Arthur left in a hurry, determined to track down the Wynns and interrogate them. After he’d gone, Melinda and I had to gather ourselves back together for a few minutes. We were quite shaken by Arthur and his odd behavior.

“Even if it was Sandy Wynn who killed Poppy, and that part of it gets wrapped up,” Melinda said, “we still have to finish this job.” She waved her hand at the bedroom, still considerably out of order.

“You’re right. John David shouldn’t find this stuff.” I stuck the plastic ID tag into my pocket to dispose of later with heavy scissors. I ripped the fellatio picture and the frank snap of Cartland Sewell into tiny bits and flushed them down the toilet. Neither of us wanted to give those to Arthur. I didn’t know how I was ever going to look Bubba in the face again, as it was. “That wasn’t the same person,” I told Melinda as the picture bits disappeared. “In both those pictures. Different guys.”

“Oh? I guess I didn’t compare.” She gave me a lopsided smile.

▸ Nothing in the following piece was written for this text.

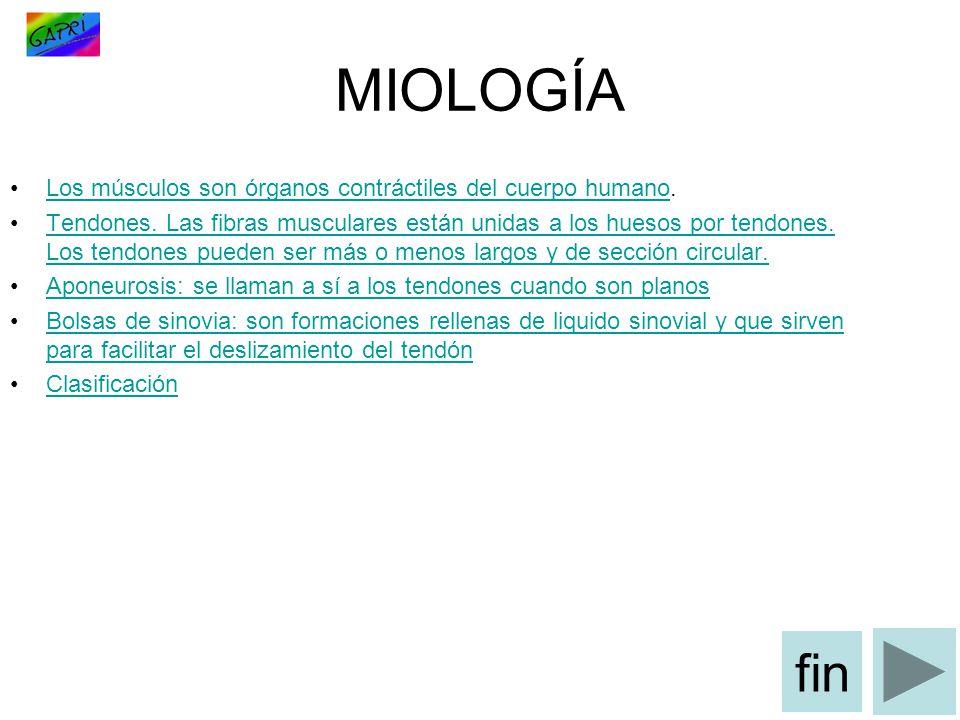 MIOLOGÍA fin Los músculos son órganos contráctiles del cuerpo humano.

“Well, the one in the close-up picture was a lot, ah, bigger in diameter than Cartland’s.”

“Think of knowing that about someone,” Melinda said, and, amazingly, she giggled. “You know, Avery is my one and only. Pretty rare in this day and age, huh?”

I nodded respectfully. My own list was quite short, but it did have more than one name on it. “I can’t understand anyone letting Poppy take pictures,” I said. “I’m feeling pretty much on the naive side, too. It seems like common sense would tell the man that such a thing could only lead to trouble. You can deny and deny-but if the other person has a picture, denials are pretty useless.”

“Avery and I sure wouldn’t do that,” Melinda said. “And I can’t see the point. I know what he looks like. He knows what I look like. What’s the point of taking pictures? Just something for the kids to find and bring out in the middle of a dinner party, right?”